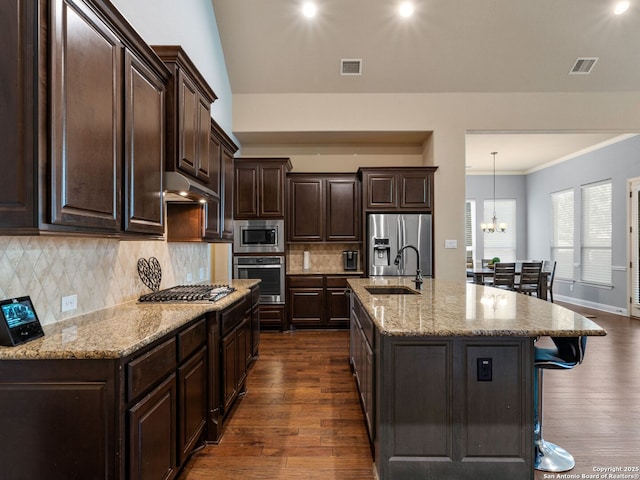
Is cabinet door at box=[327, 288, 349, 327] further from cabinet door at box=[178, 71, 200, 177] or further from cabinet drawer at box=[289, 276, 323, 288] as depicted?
cabinet door at box=[178, 71, 200, 177]

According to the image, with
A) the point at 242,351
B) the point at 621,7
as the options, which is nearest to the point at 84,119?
the point at 242,351

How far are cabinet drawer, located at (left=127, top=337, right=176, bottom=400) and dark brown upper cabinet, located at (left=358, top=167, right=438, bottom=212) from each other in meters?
3.86

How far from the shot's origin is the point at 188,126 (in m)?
2.44

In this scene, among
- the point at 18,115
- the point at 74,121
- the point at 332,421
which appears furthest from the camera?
the point at 332,421

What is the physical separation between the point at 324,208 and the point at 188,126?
3027mm

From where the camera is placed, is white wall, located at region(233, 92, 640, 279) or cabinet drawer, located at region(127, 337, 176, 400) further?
white wall, located at region(233, 92, 640, 279)

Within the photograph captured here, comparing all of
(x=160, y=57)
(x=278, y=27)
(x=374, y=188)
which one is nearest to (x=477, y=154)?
(x=374, y=188)

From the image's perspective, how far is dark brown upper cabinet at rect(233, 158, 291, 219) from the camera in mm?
5016

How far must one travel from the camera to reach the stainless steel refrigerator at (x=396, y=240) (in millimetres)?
5047

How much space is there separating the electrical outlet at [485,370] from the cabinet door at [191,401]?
1554 millimetres

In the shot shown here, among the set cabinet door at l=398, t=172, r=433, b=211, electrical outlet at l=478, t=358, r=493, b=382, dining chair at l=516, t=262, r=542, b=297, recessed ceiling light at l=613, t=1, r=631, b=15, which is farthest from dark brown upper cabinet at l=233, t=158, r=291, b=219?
recessed ceiling light at l=613, t=1, r=631, b=15

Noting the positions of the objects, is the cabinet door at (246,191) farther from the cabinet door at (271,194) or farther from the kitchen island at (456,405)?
the kitchen island at (456,405)

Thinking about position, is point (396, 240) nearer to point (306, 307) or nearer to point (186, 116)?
point (306, 307)

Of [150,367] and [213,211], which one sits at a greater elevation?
[213,211]
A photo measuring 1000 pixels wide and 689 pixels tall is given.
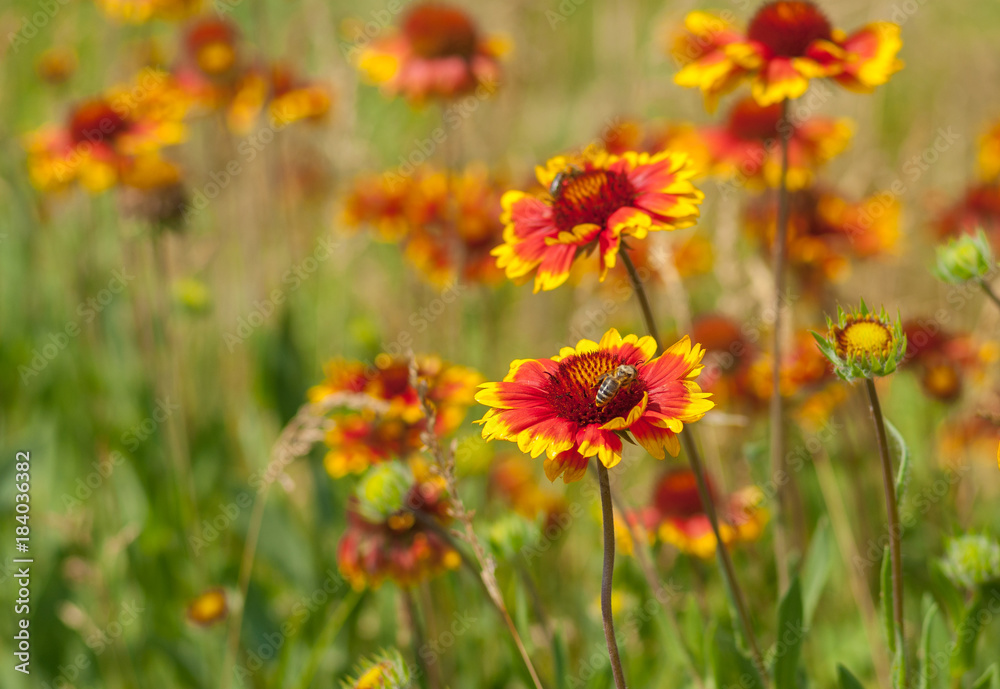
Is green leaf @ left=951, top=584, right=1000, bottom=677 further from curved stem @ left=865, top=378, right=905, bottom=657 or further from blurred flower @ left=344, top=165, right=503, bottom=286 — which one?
blurred flower @ left=344, top=165, right=503, bottom=286

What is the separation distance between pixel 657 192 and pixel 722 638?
0.66 metres

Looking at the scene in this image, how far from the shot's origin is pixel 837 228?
6.73 ft

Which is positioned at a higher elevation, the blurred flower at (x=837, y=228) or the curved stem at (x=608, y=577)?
the curved stem at (x=608, y=577)

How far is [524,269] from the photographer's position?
1.01 metres

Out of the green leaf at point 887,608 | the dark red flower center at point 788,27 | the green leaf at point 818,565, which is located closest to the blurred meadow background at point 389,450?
the green leaf at point 818,565

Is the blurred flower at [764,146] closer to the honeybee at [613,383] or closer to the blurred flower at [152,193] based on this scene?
the honeybee at [613,383]

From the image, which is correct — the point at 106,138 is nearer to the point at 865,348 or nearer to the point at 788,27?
the point at 788,27

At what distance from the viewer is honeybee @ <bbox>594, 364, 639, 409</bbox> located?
2.57ft

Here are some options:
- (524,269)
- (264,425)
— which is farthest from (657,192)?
(264,425)

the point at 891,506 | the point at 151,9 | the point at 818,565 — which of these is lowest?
the point at 818,565

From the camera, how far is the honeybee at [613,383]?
0.78 metres

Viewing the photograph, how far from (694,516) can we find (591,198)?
78 centimetres

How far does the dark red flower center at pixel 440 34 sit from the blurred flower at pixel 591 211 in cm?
114

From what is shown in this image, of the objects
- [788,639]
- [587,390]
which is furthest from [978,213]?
[587,390]
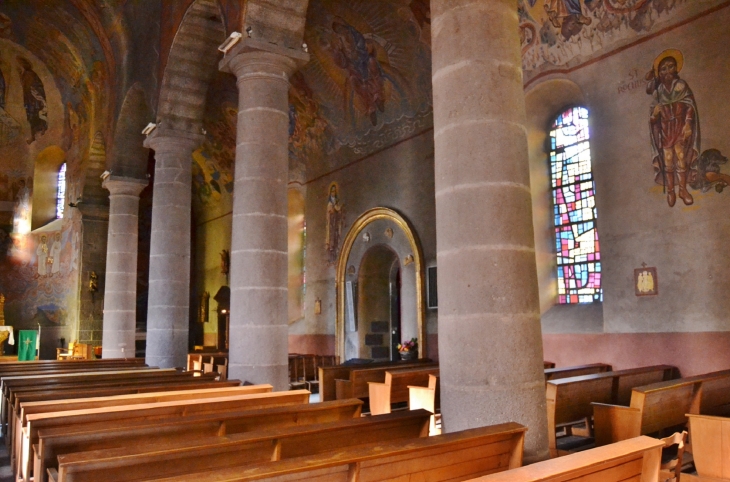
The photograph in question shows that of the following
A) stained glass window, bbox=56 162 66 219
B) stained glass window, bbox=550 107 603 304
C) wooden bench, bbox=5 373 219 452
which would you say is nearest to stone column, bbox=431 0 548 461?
wooden bench, bbox=5 373 219 452

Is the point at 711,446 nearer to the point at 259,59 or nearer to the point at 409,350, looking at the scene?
the point at 259,59

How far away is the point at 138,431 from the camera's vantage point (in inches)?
154

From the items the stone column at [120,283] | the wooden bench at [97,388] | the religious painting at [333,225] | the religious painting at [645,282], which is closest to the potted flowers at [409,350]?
the religious painting at [333,225]

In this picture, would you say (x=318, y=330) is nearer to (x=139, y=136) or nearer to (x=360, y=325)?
(x=360, y=325)

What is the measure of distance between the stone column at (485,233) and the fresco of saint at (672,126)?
5120mm

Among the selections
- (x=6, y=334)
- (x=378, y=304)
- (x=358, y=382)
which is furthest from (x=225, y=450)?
(x=6, y=334)

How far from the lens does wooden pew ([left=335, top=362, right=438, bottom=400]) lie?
29.2 ft

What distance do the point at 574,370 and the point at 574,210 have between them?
336cm

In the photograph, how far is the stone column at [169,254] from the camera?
1108cm

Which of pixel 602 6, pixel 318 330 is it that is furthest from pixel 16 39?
pixel 602 6

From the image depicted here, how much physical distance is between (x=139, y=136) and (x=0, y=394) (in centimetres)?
685

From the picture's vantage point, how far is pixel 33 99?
69.6 ft

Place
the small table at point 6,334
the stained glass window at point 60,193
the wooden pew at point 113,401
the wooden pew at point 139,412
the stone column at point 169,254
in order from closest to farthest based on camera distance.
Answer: the wooden pew at point 139,412 → the wooden pew at point 113,401 → the stone column at point 169,254 → the small table at point 6,334 → the stained glass window at point 60,193

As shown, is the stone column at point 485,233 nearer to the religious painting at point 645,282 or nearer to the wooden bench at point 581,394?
the wooden bench at point 581,394
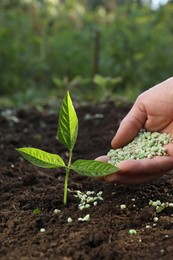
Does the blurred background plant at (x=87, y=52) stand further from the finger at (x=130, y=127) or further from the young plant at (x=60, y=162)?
the young plant at (x=60, y=162)

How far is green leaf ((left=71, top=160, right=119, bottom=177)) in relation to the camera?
182 cm

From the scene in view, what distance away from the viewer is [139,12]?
6395 mm

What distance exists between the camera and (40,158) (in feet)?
6.15

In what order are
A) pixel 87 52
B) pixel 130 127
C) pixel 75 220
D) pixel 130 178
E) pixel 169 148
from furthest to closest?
pixel 87 52
pixel 130 127
pixel 169 148
pixel 130 178
pixel 75 220

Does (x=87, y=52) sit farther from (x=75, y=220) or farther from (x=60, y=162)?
(x=75, y=220)

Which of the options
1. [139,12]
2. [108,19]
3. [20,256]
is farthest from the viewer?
[108,19]

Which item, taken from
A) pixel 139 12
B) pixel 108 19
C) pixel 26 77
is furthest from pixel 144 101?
pixel 108 19

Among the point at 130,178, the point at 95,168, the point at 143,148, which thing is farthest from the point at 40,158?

────────────────

Set problem =>
Convert the lines above into a JSON list of strings, with one string per line and no blank lines. Leave the pictures out.

Solution for this task =>
[
  "Is cabinet door at box=[327, 288, 349, 327] further from cabinet door at box=[178, 71, 200, 177] or further from cabinet drawer at box=[289, 276, 323, 288] as depicted?",
  "cabinet door at box=[178, 71, 200, 177]",
  "According to the image, with",
  "A) the point at 242,351",
  "B) the point at 621,7",
  "as the options, which is nearest to the point at 84,119?",
  "the point at 242,351",
  "How far are cabinet drawer, located at (left=127, top=337, right=176, bottom=400) and dark brown upper cabinet, located at (left=358, top=167, right=438, bottom=212) from each other in meters?",
  "3.86",
  "How far from the shot's origin is the point at 188,126 (in m)?",
  "2.44",
  "In this scene, among",
  "- the point at 18,115",
  "- the point at 74,121",
  "- the point at 332,421",
  "which appears furthest from the camera?",
  "the point at 332,421",
  "What is the physical separation between the point at 324,208 and the point at 188,126?",
  "3027mm",
  "From where the camera is placed, is white wall, located at region(233, 92, 640, 279) or cabinet drawer, located at region(127, 337, 176, 400) further?",
  "white wall, located at region(233, 92, 640, 279)",
  "Within the photograph captured here, comparing all of",
  "(x=160, y=57)",
  "(x=278, y=27)",
  "(x=374, y=188)",
  "which one is nearest to (x=477, y=154)?",
  "(x=374, y=188)",
  "From the image's perspective, how far is dark brown upper cabinet at rect(233, 158, 291, 219) from the camera in mm?",
  "5016",
  "How far must one travel from the camera to reach the stainless steel refrigerator at (x=396, y=240) (in millimetres)?",
  "5047",
  "How much space is there separating the electrical outlet at [485,370] from the cabinet door at [191,401]?",
  "1554 millimetres",
  "In the shot shown here, among the set cabinet door at l=398, t=172, r=433, b=211, electrical outlet at l=478, t=358, r=493, b=382, dining chair at l=516, t=262, r=542, b=297, recessed ceiling light at l=613, t=1, r=631, b=15, which is farthest from dark brown upper cabinet at l=233, t=158, r=291, b=219?",
  "recessed ceiling light at l=613, t=1, r=631, b=15",
  "Noting the positions of the objects, is the cabinet door at (246,191) farther from the cabinet door at (271,194) or farther from the kitchen island at (456,405)?",
  "the kitchen island at (456,405)",
  "Thinking about position, is point (396, 240) nearer to point (306, 307) or nearer to point (186, 116)?",
  "point (306, 307)",
  "Of [150,367] and [213,211], which one sits at a greater elevation?",
  "[213,211]",
  "A photo measuring 1000 pixels wide and 689 pixels tall is given.",
  "Is green leaf @ left=951, top=584, right=1000, bottom=677 further from curved stem @ left=865, top=378, right=905, bottom=657 or further from blurred flower @ left=344, top=165, right=503, bottom=286 — which one?",
  "blurred flower @ left=344, top=165, right=503, bottom=286",
  "What is the separation distance between pixel 657 192 and pixel 722 638?",
  "0.66 metres",
  "Looking at the scene in this image, how far from the shot's origin is pixel 837 228?",
  "6.73 ft",
  "Which is positioned at a higher elevation, the blurred flower at (x=837, y=228) or the curved stem at (x=608, y=577)?",
  "the curved stem at (x=608, y=577)",
  "How far is [524,269] from the photographer's position?",
  "1.01 metres",
  "Out of the green leaf at point 887,608 | the dark red flower center at point 788,27 | the green leaf at point 818,565, which is located closest to the blurred meadow background at point 389,450?",
  "the green leaf at point 818,565",
  "Is the blurred flower at [764,146] closer to the honeybee at [613,383] or closer to the blurred flower at [152,193] based on this scene?",
  "the honeybee at [613,383]",
  "From the image, which is correct — the point at 106,138 is nearer to the point at 865,348 or nearer to the point at 788,27?",
  "the point at 788,27",
  "At what distance from the viewer is honeybee @ <bbox>594, 364, 639, 409</bbox> located?",
  "2.57ft",
  "Here are some options:",
  "- (524,269)",
  "- (264,425)",
  "— which is farthest from (657,192)?",
  "(264,425)",
  "the point at 891,506 | the point at 151,9 | the point at 818,565 — which of these is lowest?",
  "the point at 818,565",
  "From the camera, how far is the honeybee at [613,383]?",
  "0.78 metres",
  "Viewing the photograph, how far from (694,516) can we find (591,198)?",
  "78 centimetres",
  "How far does the dark red flower center at pixel 440 34 sit from the blurred flower at pixel 591 211 in cm?",
  "114",
  "From what is shown in this image, of the objects",
  "- [788,639]",
  "- [587,390]",
  "which is furthest from [978,213]?",
  "[587,390]",
  "The photograph in question shows that of the following",
  "A) stained glass window, bbox=56 162 66 219",
  "B) stained glass window, bbox=550 107 603 304",
  "C) wooden bench, bbox=5 373 219 452",
  "which would you say is nearest to stone column, bbox=431 0 548 461?",
  "wooden bench, bbox=5 373 219 452",
  "Is the point at 711,446 nearer to the point at 259,59 or nearer to the point at 409,350, looking at the scene?",
  "the point at 259,59",
  "How far away is the point at 138,431 from the camera's vantage point (in inches)?",
  "154",
  "From the items the stone column at [120,283] | the wooden bench at [97,388] | the religious painting at [333,225] | the religious painting at [645,282], which is closest to the potted flowers at [409,350]?",
  "the religious painting at [333,225]",
  "In this picture, would you say (x=318, y=330) is nearer to (x=139, y=136) or nearer to (x=360, y=325)?",
  "(x=360, y=325)",
  "What is the measure of distance between the stone column at (485,233) and the fresco of saint at (672,126)?",
  "5120mm",
  "Among the selections",
  "- (x=6, y=334)",
  "- (x=378, y=304)",
  "- (x=358, y=382)",
  "which is furthest from (x=225, y=450)?",
  "(x=6, y=334)",
  "How far from the lens does wooden pew ([left=335, top=362, right=438, bottom=400]) lie?",
  "29.2 ft",
  "What distance do the point at 574,370 and the point at 574,210 have between them?",
  "336cm",
  "In the photograph, how far is the stone column at [169,254] from the camera?",
  "1108cm",
  "Which of pixel 602 6, pixel 318 330 is it that is furthest from pixel 16 39?",
  "pixel 602 6",
  "From the image depicted here, how much physical distance is between (x=139, y=136) and (x=0, y=394) (in centimetres)?",
  "685",
  "From the picture's vantage point, how far is pixel 33 99?",
  "69.6 ft",
  "Place",
  "the small table at point 6,334",
  "the stained glass window at point 60,193",
  "the wooden pew at point 113,401",
  "the wooden pew at point 139,412",
  "the stone column at point 169,254",
  "in order from closest to farthest based on camera distance.",
  "Answer: the wooden pew at point 139,412 → the wooden pew at point 113,401 → the stone column at point 169,254 → the small table at point 6,334 → the stained glass window at point 60,193",
  "As shown, is the stone column at point 485,233 nearer to the religious painting at point 645,282 or nearer to the wooden bench at point 581,394?",
  "the wooden bench at point 581,394",
  "Does the blurred background plant at (x=87, y=52) stand further from the finger at (x=130, y=127) or further from the young plant at (x=60, y=162)?",
  "the young plant at (x=60, y=162)",
  "How far is green leaf ((left=71, top=160, right=119, bottom=177)) in relation to the camera?",
  "182 cm",
  "From the scene in view, what distance away from the viewer is [139,12]?",
  "6395 mm",
  "What distance exists between the camera and (40,158) (in feet)?",
  "6.15",
  "In what order are",
  "A) pixel 87 52",
  "B) pixel 130 127",
  "C) pixel 75 220",
  "D) pixel 130 178",
  "E) pixel 169 148",
  "from furthest to closest?",
  "pixel 87 52",
  "pixel 130 127",
  "pixel 169 148",
  "pixel 130 178",
  "pixel 75 220",
  "Does (x=87, y=52) sit farther from (x=75, y=220) or farther from (x=60, y=162)?",
  "(x=75, y=220)",
  "Which of the options",
  "1. [139,12]",
  "2. [108,19]",
  "3. [20,256]",
  "is farthest from the viewer?",
  "[108,19]",
  "Which item, taken from",
  "A) pixel 139 12",
  "B) pixel 108 19",
  "C) pixel 26 77",
  "is furthest from pixel 144 101?",
  "pixel 108 19",
  "Among the point at 130,178, the point at 95,168, the point at 143,148, which thing is farthest from the point at 40,158?"
]